Katz concluded that Israel will not abandon any of its security zones, whether in Gaza, Syria or Lebanon, insisting that the IDF must remain beyond the borders of the State of Israel. He added that the army will stay in the security zone near the Golan Heights because Israel must protect itself from what is happening in Syria.
Israel Wary of Erdogan's Reach Into Syria
The IDF did not celebrate Assad's overthrow. Instead, it launched airstrikes across Syria that destroyed nearly three-quarters of the country's military arsenal, sank its entire navy except for Russian ships docked at Tartus, and occupied a strip of territory between the occupied Golan Heights and the rest of the Quneitra Governorate.

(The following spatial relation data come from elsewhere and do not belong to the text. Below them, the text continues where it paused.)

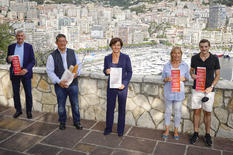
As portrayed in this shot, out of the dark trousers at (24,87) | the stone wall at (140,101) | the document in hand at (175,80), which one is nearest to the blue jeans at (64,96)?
the stone wall at (140,101)

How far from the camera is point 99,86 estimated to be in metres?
2.83

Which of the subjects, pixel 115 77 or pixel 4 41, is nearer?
pixel 115 77

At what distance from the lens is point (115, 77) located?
2283mm

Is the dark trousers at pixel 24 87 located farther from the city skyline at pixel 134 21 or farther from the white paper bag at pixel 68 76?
the city skyline at pixel 134 21

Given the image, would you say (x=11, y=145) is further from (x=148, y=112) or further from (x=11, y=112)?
(x=148, y=112)

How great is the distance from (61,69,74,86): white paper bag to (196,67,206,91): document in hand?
4.19 feet

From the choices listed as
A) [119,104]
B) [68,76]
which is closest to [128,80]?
[119,104]

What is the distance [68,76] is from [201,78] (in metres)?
1.34

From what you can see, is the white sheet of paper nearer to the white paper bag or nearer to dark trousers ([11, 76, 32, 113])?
the white paper bag

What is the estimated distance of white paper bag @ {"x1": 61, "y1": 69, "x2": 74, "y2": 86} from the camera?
7.72 feet

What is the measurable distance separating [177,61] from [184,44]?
217 ft

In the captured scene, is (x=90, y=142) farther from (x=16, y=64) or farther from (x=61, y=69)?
(x=16, y=64)

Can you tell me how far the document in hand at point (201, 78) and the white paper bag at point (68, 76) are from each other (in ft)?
4.19

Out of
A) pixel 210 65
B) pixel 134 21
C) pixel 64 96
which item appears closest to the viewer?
pixel 210 65
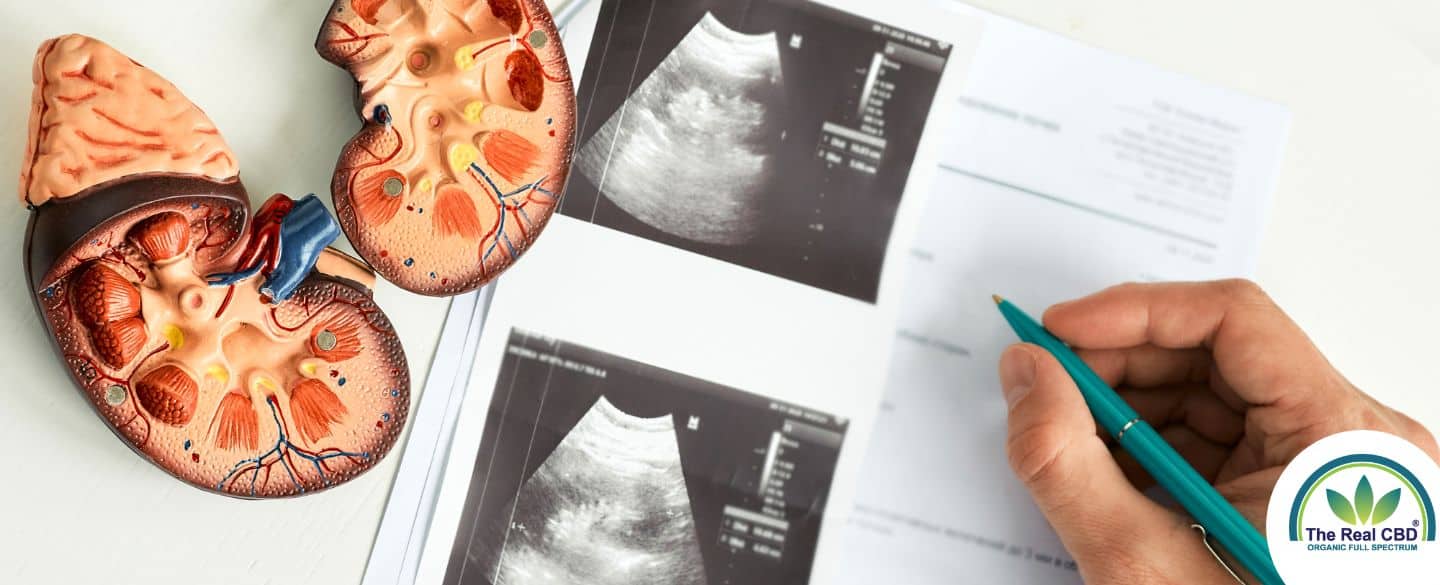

Turkey, too, has carved out a role in Syria, providing cover for Sunni rebels in the northern province of Idlib. Ankara is increasingly emerging as a key power broker in the Middle East, having recently extended similar backing to the Gaza-based Hamas movement as Iran's regional influence has waned.
This is one reason Tel Aviv views al-Sharaa's government with suspicion: a Turkish-backed spread of the war closer to Israel's borders is a scenario it would rather avoid. It is also why Israel backs the Kurds in northern Syria and Iraq, whose separatist groups Turkey regards as terrorist organizations.
Israel therefore sees the Syrian leader as something of an extension of President Recep Tayyip Erdogan, who has repeatedly condemned Israel's actions in Gaza as genocide since the war began. With Ankara having effectively absorbed part of Iran's "axis of resistance", it remains to be seen whether, and when, it will extend support to Hezbollah as well.
Such a move, however, would put Turkey in indirect conflict with its NATO ally, the United States. Washington officially condemned the bombing of Beirut, particularly the strikes on its southern Dahiya neighborhood, but according to Israel Hayom, the strikes were in fact "fully coordinated" with Tel Aviv.
The newspaper, linked to billionaire and Trump supporter Miriam Adelson, openly acknowledged that Secretary of State Marco Rubio had pressured the president to back Israel's retaliation against Iran's missile attacks in early June.
Courtney Bonneau, a correspondent for the American Conservative (AmCon), lent further weight to this connection, revealing that ammunition and equipment remnants found in destroyed villages in southern Lebanon point to American origins.
Despite this link, AmCon urged the US government to pressure Israel into de-escalating with its northern neighbor, arguing that without a ceasefire in Lebanon, the recently signed memorandum, for all its resemblance to a framework peace agreement, remains nothing more than a piece of paper.